# TASK PROMPT
Leaving the pictures out, transcribe the records below exactly.

-*-*-

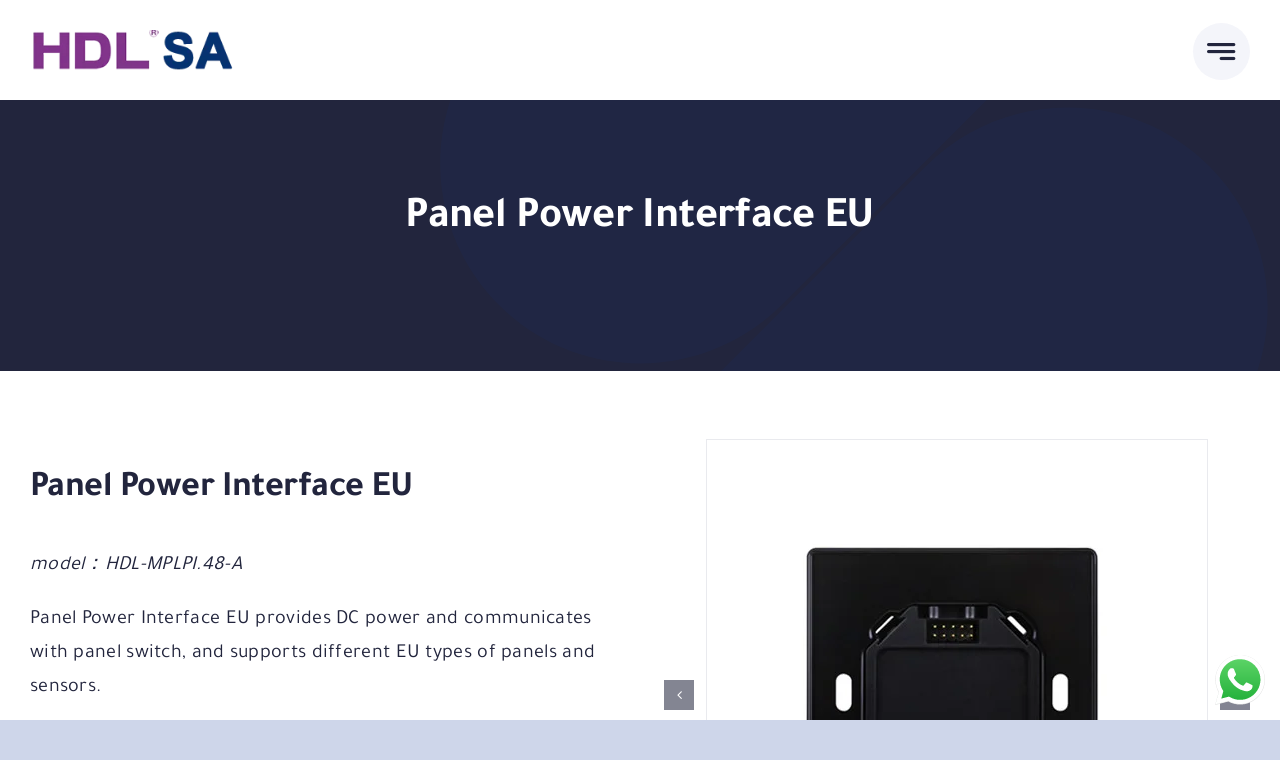

--- FILE ---
content_type: text/html; charset=UTF-8
request_url: https://hdlsaudi.com/wp-admin/admin-ajax.php
body_size: -125
content:
<input type="hidden" id="fusion-form-nonce-1094" name="fusion-form-nonce-1094" value="6710267998" />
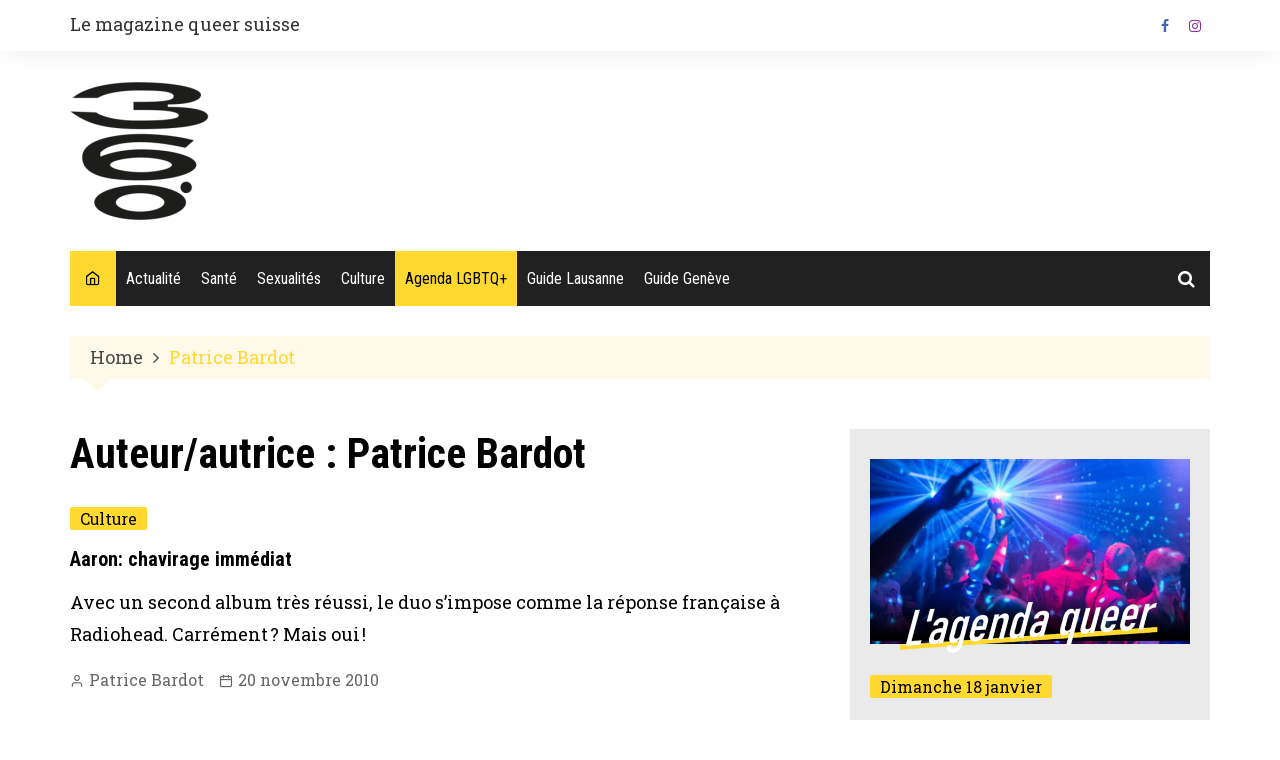

--- FILE ---
content_type: text/html; charset=utf-8
request_url: https://www.google.com/recaptcha/api2/aframe
body_size: 265
content:
<!DOCTYPE HTML><html><head><meta http-equiv="content-type" content="text/html; charset=UTF-8"></head><body><script nonce="5s7--jP3REnjpi7i8Ao2-Q">/** Anti-fraud and anti-abuse applications only. See google.com/recaptcha */ try{var clients={'sodar':'https://pagead2.googlesyndication.com/pagead/sodar?'};window.addEventListener("message",function(a){try{if(a.source===window.parent){var b=JSON.parse(a.data);var c=clients[b['id']];if(c){var d=document.createElement('img');d.src=c+b['params']+'&rc='+(localStorage.getItem("rc::a")?sessionStorage.getItem("rc::b"):"");window.document.body.appendChild(d);sessionStorage.setItem("rc::e",parseInt(sessionStorage.getItem("rc::e")||0)+1);localStorage.setItem("rc::h",'1768750835302');}}}catch(b){}});window.parent.postMessage("_grecaptcha_ready", "*");}catch(b){}</script></body></html>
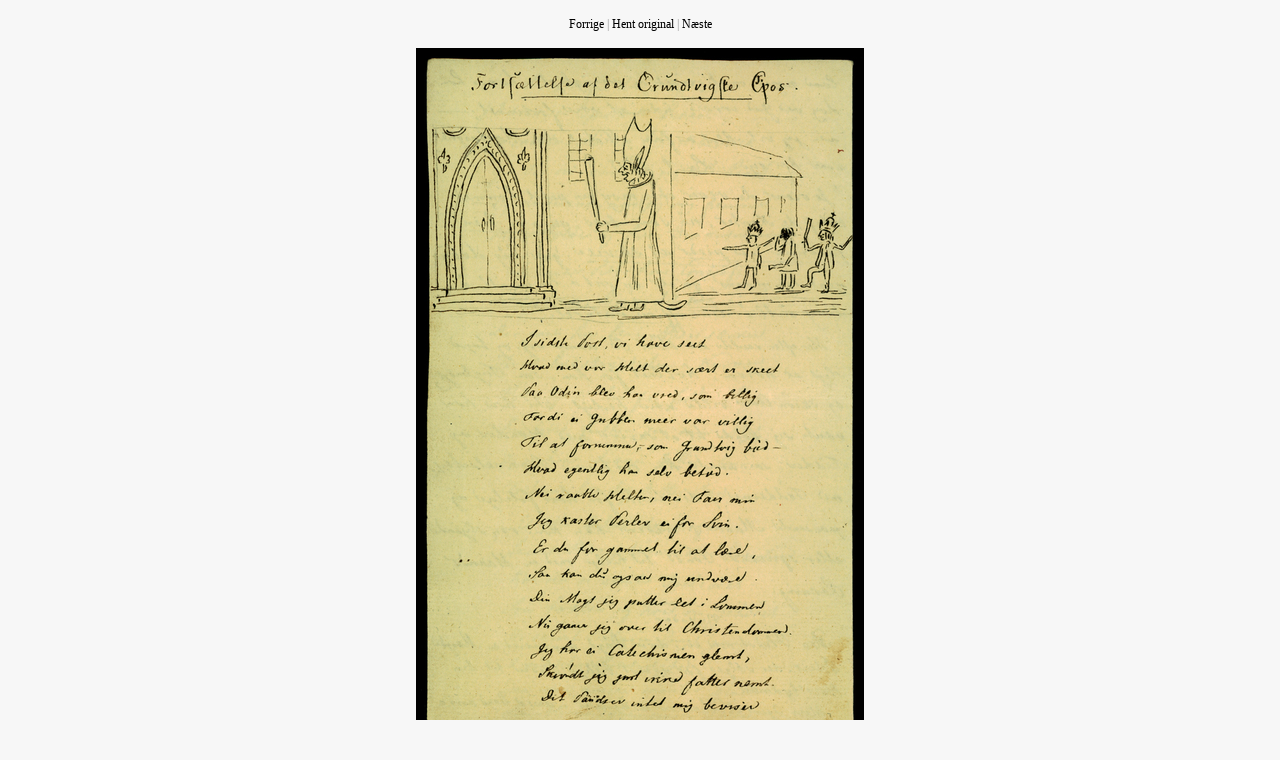

--- FILE ---
content_type: text/html; charset=utf-8
request_url: https://bakkehussamlingen.dk/samlingen/bhm0511/bilag/1813
body_size: 840
content:
<!DOCTYPE html PUBLIC "-//W3C//DTD XHTML 1.0 Transitional//EN"
        "http://www.w3.org/TR/xhtml1/DTD/xhtml1-transitional.dtd">
<html xmlns="http://www.w3.org/1999/xhtml" xml:lang="da" lang="da">
	<head>
		<meta http-equiv="content-type" content="text/html; charset=utf-8" />
		<meta http-equiv="imagetoolbar" content="no" />
		
		<link rel="icon" type="image/png" href="/favicon.png" />
		<link href="/stylesheets/enlarge.css?1584695242" media="screen" rel="stylesheet" type="text/css" />
		<title>Efter 19/10/1819 - Bilag</title>
		
		<script type="text/javascript">

  var _gaq = _gaq || [];
  _gaq.push(['_setAccount', 'UA-34732225-1']);
  _gaq.push(['_trackPageview']);

  (function() {
    var ga = document.createElement('script'); ga.type = 'text/javascript'; ga.async = true;
    ga.src = ('https:' == document.location.protocol ? 'https://ssl' : 'http://www') + '.google-analytics.com/ga.js';
    var s = document.getElementsByTagName('script')[0]; s.parentNode.insertBefore(ga, s);
  })();

</script>		
	</head>
	<body>		
		<p>
		<a href="/samlingen/bhm0511/bilag/1812">Forrige</a> | <a href="/files/1629/03244(.jpg)">Hent original</a> | 
		<a href="/samlingen/bhm0511/bilag/1814">Næste</a></p>
		
		<div class="image-container">
			<img alt="03244" border="0" height="700" src="/assets/b/3/1629/enlarge/03244.jpg?1584696244" width="448" />
		</div>
		
				
	</body>
</html>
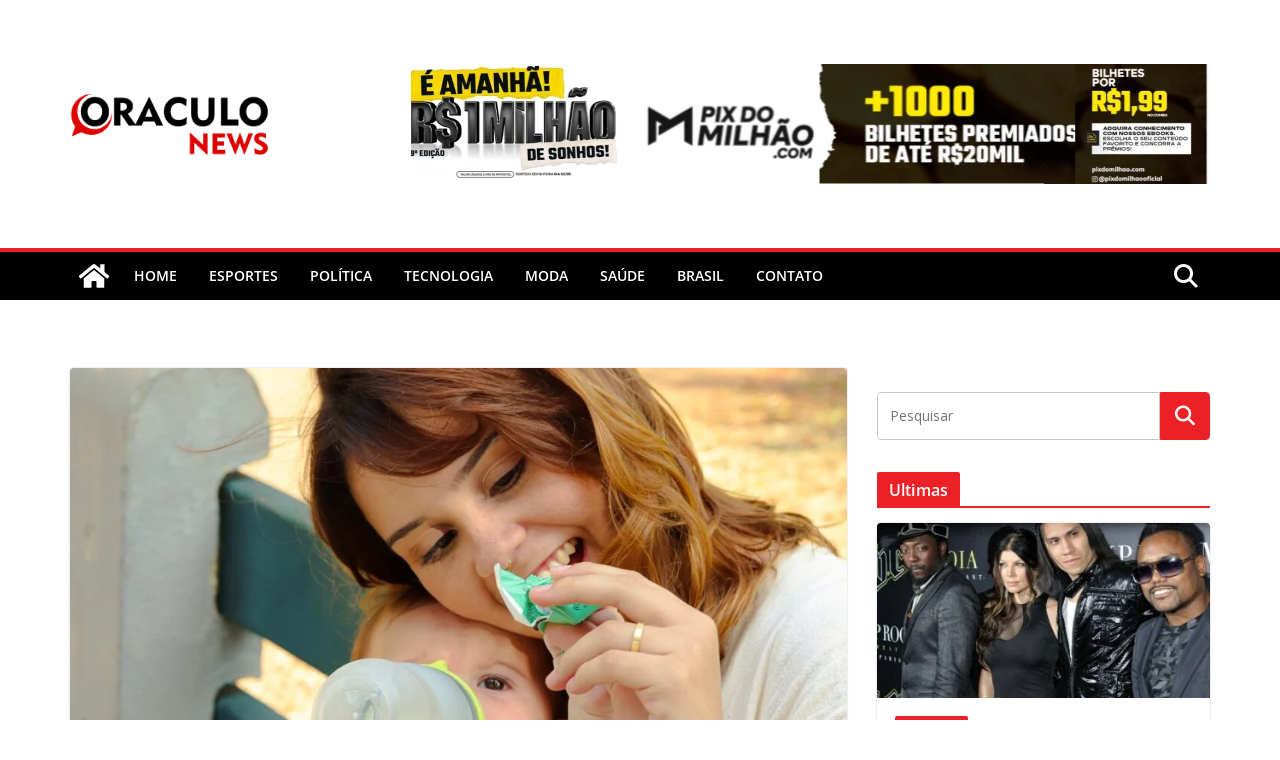

--- FILE ---
content_type: text/html; charset=utf-8
request_url: https://www.google.com/recaptcha/api2/aframe
body_size: 266
content:
<!DOCTYPE HTML><html><head><meta http-equiv="content-type" content="text/html; charset=UTF-8"></head><body><script nonce="TD31IlQcpXdiHXg5fgTUaw">/** Anti-fraud and anti-abuse applications only. See google.com/recaptcha */ try{var clients={'sodar':'https://pagead2.googlesyndication.com/pagead/sodar?'};window.addEventListener("message",function(a){try{if(a.source===window.parent){var b=JSON.parse(a.data);var c=clients[b['id']];if(c){var d=document.createElement('img');d.src=c+b['params']+'&rc='+(localStorage.getItem("rc::a")?sessionStorage.getItem("rc::b"):"");window.document.body.appendChild(d);sessionStorage.setItem("rc::e",parseInt(sessionStorage.getItem("rc::e")||0)+1);localStorage.setItem("rc::h",'1769100803621');}}}catch(b){}});window.parent.postMessage("_grecaptcha_ready", "*");}catch(b){}</script></body></html>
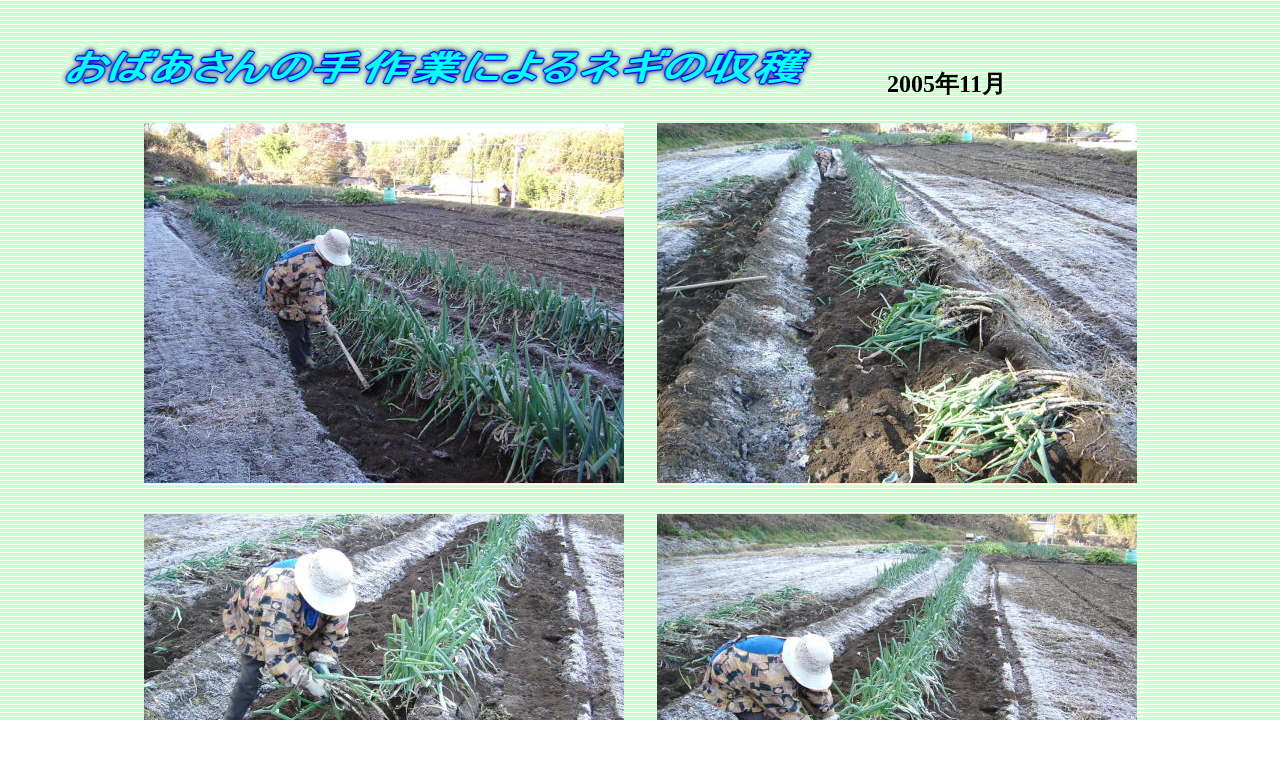

--- FILE ---
content_type: text/html
request_url: http://kanpoojisan.com/100/negibaa/negibaa.html
body_size: 2925
content:
<!DOCTYPE HTML PUBLIC "-//W3C//DTD HTML 4.01 Transitional//EN">
<HTML>
<HEAD>
<meta http-equiv="Content-Type" content="text/html; charset=Shift_JIS">
<META httpssssss-equiv="Content-Type" content="text/html; charset=Shift_JIS">
<meta name="GENERATOR" content="JustSystems Homepage Builder Version 21.0.5.0 for Windows">
<META httpssssss-equiv="Content-Style-Type" content="text/css">
<meta http-equiv="Content-Style-Type" content="text/css">
<TITLE>ネギの収穫</TITLE>
</HEAD>
<BODY background="u009bcg.gif">
<p><br>
</p>
<P>　　　<img src="logo2.gif" width="791" height="50" border="0" alt="おばあさんの手作業によるネギの収穫">　<b><font size="+2">　2005年11月</font></b></P>
<CENTER>
<TABLE border="0">
  <TBODY>
    <TR>
      <TH></TH>
      <TH></TH>
      <TH></TH>
      <TH></TH>
    </TR>
    <TR>
      <TD width="474"><IMG src="DSCF72061.jpg" width="480" height="360" border="0"></TD>
      <TD width="20" nowrap></TD>
      <TD width="1"></TD>
      <TD width="466"><IMG src="DSCF72071.jpg" width="480" height="360" border="0"></TD>
    </TR>
    <TR>
      <TD width="474" height="25"></TD>
      <TD width="20" height="25"></TD>
      <TD width="1" height="25"></TD>
      <TD width="466" height="25"></TD>
    </TR>
    <TR>
      <TD width="474" height="351"><IMG src="DSCF72281.jpg" width="480" height="360" border="0"></TD>
      <TD width="20" height="351"></TD>
      <TD width="1" height="351"></TD>
      <TD width="466" height="351"><IMG src="DSCF72301.jpg" width="480" height="360" border="0"></TD>
    </TR>
    <TR>
      <TD width="474" height="23"></TD>
      <TD width="20" height="23"></TD>
      <TD width="1" height="23"></TD>
      <TD width="466" height="23" valign="bottom">雪除け用の“かや”の屋根</TD>
    </TR>
    <TR>
      <TD width="474" height="353"><IMG src="DSCF72511.jpg" width="480" height="360" border="0"></TD>
      <TD width="20" height="353"></TD>
      <TD width="1" height="353"></TD>
      <TD width="466" height="353"><IMG src="DSCF72631.jpg" width="480" height="360" border="0"></TD>
    </TR>
    <TR>
      <TD width="474"></TD>
      <TD width="20"></TD>
      <TD width="1"></TD>
      <TD width="466"></TD>
    </TR>
    <TR>
      <TD width="474"></TD>
      <TD width="20"></TD>
      <TD width="1"></TD>
      <TD width="466"></TD>
    </TR>
    <TR>
      <TD height="53" width="474"></TD>
      <TD height="53" width="20">　</TD>
      <TD width="1"></TD>
      <TD height="53" width="466"></TD>
    </TR>
    <TR>
      <TD width="474"></TD>
      <TD width="20"></TD>
      <TD width="1"></TD>
      <TD width="466"></TD>
    </TR>
    <TR>
      <TD width="474"></TD>
      <TD width="20"></TD>
      <TD width="1"></TD>
      <TD width="466"></TD>
    </TR>
    <TR>
      <TD width="474"></TD>
      <TD width="20"></TD>
      <TD width="1"></TD>
      <TD width="466"></TD>
    </TR>
  </TBODY>
</TABLE>
</CENTER>
<P><BR>
<BR>
<BR>
</P>
</BODY>
</HTML>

-*-*-

# EXERCISE ANSWER
--- FILE ---
content_type: text/html; charset=UTF-8
request_url: https://hdlsaudi.com/wp-admin/admin-ajax.php
body_size: -125
content:
<input type="hidden" id="fusion-form-nonce-1094" name="fusion-form-nonce-1094" value="6710267998" />

--- FILE ---
content_type: text/html; charset=utf-8
request_url: https://www.google.com/recaptcha/api2/aframe
body_size: 265
content:
<!DOCTYPE HTML><html><head><meta http-equiv="content-type" content="text/html; charset=UTF-8"></head><body><script nonce="5s7--jP3REnjpi7i8Ao2-Q">/** Anti-fraud and anti-abuse applications only. See google.com/recaptcha */ try{var clients={'sodar':'https://pagead2.googlesyndication.com/pagead/sodar?'};window.addEventListener("message",function(a){try{if(a.source===window.parent){var b=JSON.parse(a.data);var c=clients[b['id']];if(c){var d=document.createElement('img');d.src=c+b['params']+'&rc='+(localStorage.getItem("rc::a")?sessionStorage.getItem("rc::b"):"");window.document.body.appendChild(d);sessionStorage.setItem("rc::e",parseInt(sessionStorage.getItem("rc::e")||0)+1);localStorage.setItem("rc::h",'1768750835302');}}}catch(b){}});window.parent.postMessage("_grecaptcha_ready", "*");}catch(b){}</script></body></html>

--- FILE ---
content_type: text/html; charset=utf-8
request_url: https://bakkehussamlingen.dk/samlingen/bhm0511/bilag/1813
body_size: 840
content:
<!DOCTYPE html PUBLIC "-//W3C//DTD XHTML 1.0 Transitional//EN"
        "http://www.w3.org/TR/xhtml1/DTD/xhtml1-transitional.dtd">
<html xmlns="http://www.w3.org/1999/xhtml" xml:lang="da" lang="da">
	<head>
		<meta http-equiv="content-type" content="text/html; charset=utf-8" />
		<meta http-equiv="imagetoolbar" content="no" />
		
		<link rel="icon" type="image/png" href="/favicon.png" />
		<link href="/stylesheets/enlarge.css?1584695242" media="screen" rel="stylesheet" type="text/css" />
		<title>Efter 19/10/1819 - Bilag</title>
		
		<script type="text/javascript">

  var _gaq = _gaq || [];
  _gaq.push(['_setAccount', 'UA-34732225-1']);
  _gaq.push(['_trackPageview']);

  (function() {
    var ga = document.createElement('script'); ga.type = 'text/javascript'; ga.async = true;
    ga.src = ('https:' == document.location.protocol ? 'https://ssl' : 'http://www') + '.google-analytics.com/ga.js';
    var s = document.getElementsByTagName('script')[0]; s.parentNode.insertBefore(ga, s);
  })();

</script>		
	</head>
	<body>		
		<p>
		<a href="/samlingen/bhm0511/bilag/1812">Forrige</a> | <a href="/files/1629/03244(.jpg)">Hent original</a> | 
		<a href="/samlingen/bhm0511/bilag/1814">Næste</a></p>
		
		<div class="image-container">
			<img alt="03244" border="0" height="700" src="/assets/b/3/1629/enlarge/03244.jpg?1584696244" width="448" />
		</div>
		
				
	</body>
</html>

--- FILE ---
content_type: text/html; charset=utf-8
request_url: https://www.google.com/recaptcha/api2/aframe
body_size: 266
content:
<!DOCTYPE HTML><html><head><meta http-equiv="content-type" content="text/html; charset=UTF-8"></head><body><script nonce="TD31IlQcpXdiHXg5fgTUaw">/** Anti-fraud and anti-abuse applications only. See google.com/recaptcha */ try{var clients={'sodar':'https://pagead2.googlesyndication.com/pagead/sodar?'};window.addEventListener("message",function(a){try{if(a.source===window.parent){var b=JSON.parse(a.data);var c=clients[b['id']];if(c){var d=document.createElement('img');d.src=c+b['params']+'&rc='+(localStorage.getItem("rc::a")?sessionStorage.getItem("rc::b"):"");window.document.body.appendChild(d);sessionStorage.setItem("rc::e",parseInt(sessionStorage.getItem("rc::e")||0)+1);localStorage.setItem("rc::h",'1769100803621');}}}catch(b){}});window.parent.postMessage("_grecaptcha_ready", "*");}catch(b){}</script></body></html>

--- FILE ---
content_type: text/html
request_url: http://kanpoojisan.com/100/negibaa/negibaa.html
body_size: 2925
content:
<!DOCTYPE HTML PUBLIC "-//W3C//DTD HTML 4.01 Transitional//EN">
<HTML>
<HEAD>
<meta http-equiv="Content-Type" content="text/html; charset=Shift_JIS">
<META httpssssss-equiv="Content-Type" content="text/html; charset=Shift_JIS">
<meta name="GENERATOR" content="JustSystems Homepage Builder Version 21.0.5.0 for Windows">
<META httpssssss-equiv="Content-Style-Type" content="text/css">
<meta http-equiv="Content-Style-Type" content="text/css">
<TITLE>ネギの収穫</TITLE>
</HEAD>
<BODY background="u009bcg.gif">
<p><br>
</p>
<P>　　　<img src="logo2.gif" width="791" height="50" border="0" alt="おばあさんの手作業によるネギの収穫">　<b><font size="+2">　2005年11月</font></b></P>
<CENTER>
<TABLE border="0">
  <TBODY>
    <TR>
      <TH></TH>
      <TH></TH>
      <TH></TH>
      <TH></TH>
    </TR>
    <TR>
      <TD width="474"><IMG src="DSCF72061.jpg" width="480" height="360" border="0"></TD>
      <TD width="20" nowrap></TD>
      <TD width="1"></TD>
      <TD width="466"><IMG src="DSCF72071.jpg" width="480" height="360" border="0"></TD>
    </TR>
    <TR>
      <TD width="474" height="25"></TD>
      <TD width="20" height="25"></TD>
      <TD width="1" height="25"></TD>
      <TD width="466" height="25"></TD>
    </TR>
    <TR>
      <TD width="474" height="351"><IMG src="DSCF72281.jpg" width="480" height="360" border="0"></TD>
      <TD width="20" height="351"></TD>
      <TD width="1" height="351"></TD>
      <TD width="466" height="351"><IMG src="DSCF72301.jpg" width="480" height="360" border="0"></TD>
    </TR>
    <TR>
      <TD width="474" height="23"></TD>
      <TD width="20" height="23"></TD>
      <TD width="1" height="23"></TD>
      <TD width="466" height="23" valign="bottom">雪除け用の“かや”の屋根</TD>
    </TR>
    <TR>
      <TD width="474" height="353"><IMG src="DSCF72511.jpg" width="480" height="360" border="0"></TD>
      <TD width="20" height="353"></TD>
      <TD width="1" height="353"></TD>
      <TD width="466" height="353"><IMG src="DSCF72631.jpg" width="480" height="360" border="0"></TD>
    </TR>
    <TR>
      <TD width="474"></TD>
      <TD width="20"></TD>
      <TD width="1"></TD>
      <TD width="466"></TD>
    </TR>
    <TR>
      <TD width="474"></TD>
      <TD width="20"></TD>
      <TD width="1"></TD>
      <TD width="466"></TD>
    </TR>
    <TR>
      <TD height="53" width="474"></TD>
      <TD height="53" width="20">　</TD>
      <TD width="1"></TD>
      <TD height="53" width="466"></TD>
    </TR>
    <TR>
      <TD width="474"></TD>
      <TD width="20"></TD>
      <TD width="1"></TD>
      <TD width="466"></TD>
    </TR>
    <TR>
      <TD width="474"></TD>
      <TD width="20"></TD>
      <TD width="1"></TD>
      <TD width="466"></TD>
    </TR>
    <TR>
      <TD width="474"></TD>
      <TD width="20"></TD>
      <TD width="1"></TD>
      <TD width="466"></TD>
    </TR>
  </TBODY>
</TABLE>
</CENTER>
<P><BR>
<BR>
<BR>
</P>
</BODY>
</HTML>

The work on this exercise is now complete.